(ABC Bourse) - Il ne s'agit plus d'une simple alerte, mais d'une détonation budgétaire. Dans son dernier rapport publié lundi 26 mai, la Cour des comptes tire un signal d'alarme d'une intensité inédite : la Sécurité sociale française est menacée d'une véritable crise de liquidité, une situation où elle ne pourrait plus emprunter pour financer les prestations dues à ses assurés. Derrière ce vocabulaire technique, un risque bien réel : celui de ne plus pouvoir payer les retraites, remboursements de soins, ou allocations familiales à temps.
L'organisme public, via la voix de son président Pierre Moscovici, évoque un « dérapage hors de contrôle » des comptes sociaux. Le déficit de la Sécu, déjà à 15,3 milliards d’euros en 2024, devrait s’aggraver à 22,1 milliards en 2025, et jusqu’à 24,1 milliards en 2028. Le problème n’est plus seulement structurel. Il est désormais vital, puisque l’Acoss, la trésorerie de la Sécu, devra mobiliser 89 milliards d’euros de financements d’ici trois ans – un montant colossal, difficilement soutenable sur les marchés à court terme.
Pourquoi la Sécurité sociale pourrait manquer d’argent dès 2027
Les causes de cette crise sont multiples mais convergent toutes vers un effondrement de la capacité d’emprunt du système social français. En première ligne, la fin de la contribution de la Cades : cet organisme créé en 1996 pour rembourser la dette sociale a atteint son plafond d’endettement. Sans modification législative majeure – peu probable dans le climat politique actuel – il ne pourra plus soutenir la Sécu comme avant.

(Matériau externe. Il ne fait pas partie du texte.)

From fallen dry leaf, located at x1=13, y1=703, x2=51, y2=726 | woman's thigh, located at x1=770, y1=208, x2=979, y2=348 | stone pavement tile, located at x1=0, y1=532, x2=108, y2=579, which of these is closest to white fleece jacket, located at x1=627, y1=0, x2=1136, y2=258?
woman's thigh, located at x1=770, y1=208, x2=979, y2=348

En parallèle, les dépenses explosent. La branche maladie représente 90 % du déficit. Son budget a dérapé à cause, entre autres, de l’intérim paramédical, dont le coût a été multiplié par trois entre 2019 et 2023, atteignant 472 millions d’euros. Les magistrats de la rue Cambon dénoncent aussi une gestion inefficace des stocks de masques post-Covid, ainsi que des pensions d’invalidité distribuées de manière inégale entre départements.
Pierre Moscovici résume la situation sans détour : « Nous avons perdu le contrôle de nos finances publiques en 2023 et 2024. La dette fragilise le modèle social ».
Les chiffres-clés d’un déficit qui explose
- 2024 : déficit de 15,3 milliards d’euros, soit 4,8 milliards de plus que prévu.
- 2025 : prévision de 22,1 milliards d’euros de déficit.
- 2027 : besoin de trésorerie de 89 milliards d’euros pour l’Acoss, contre 20 milliards en 2024.
- 18,9 milliards d’euros d’indus (prestations versées à tort), soit 5 % des prestations sociales.
- Coût de l’intérim hospitalier : +300 % en 4 ans.
Ces chiffres traduisent une détérioration rapide, dans un contexte pourtant favorable : pas de récession, ni de crise sanitaire. La Cour des comptes insiste sur l’urgence d’une maîtrise des dépenses, tout en soulignant que certains leviers nécessiteraient une volonté politique forte et rapide.
Les pistes envisagées pour freiner la dérive
Face à cette spirale déficitaire, les recommandations de la Cour des comptes s’enchaînent. Plusieurs axes sont proposés :
- Limiter le recours à l’intérim para-médical, devenu un gouffre financier pour les hôpitaux publics.
- Distribuer les masques chirurgicaux stockés, plutôt que les détruire, en aménageant la législation.
- Réformer l’attribution des pensions d’invalidité, en tenant compte des disparités territoriales.
- Encadrer le cumul emploi-retraite, surtout pour les actifs n’ayant pas atteint l’âge légal.
- Renforcer la lutte contre les indus, qu’ils soient dus à des fraudes ou des erreurs administratives.
Mais selon la Cour, aucune de ces mesures ne sera suffisante si un plan de redressement d’ampleur n’est pas engagé dès maintenant. Sans cela, c’est la confiance même des marchés dans la capacité de l’État à financer son modèle social qui pourrait vaciller.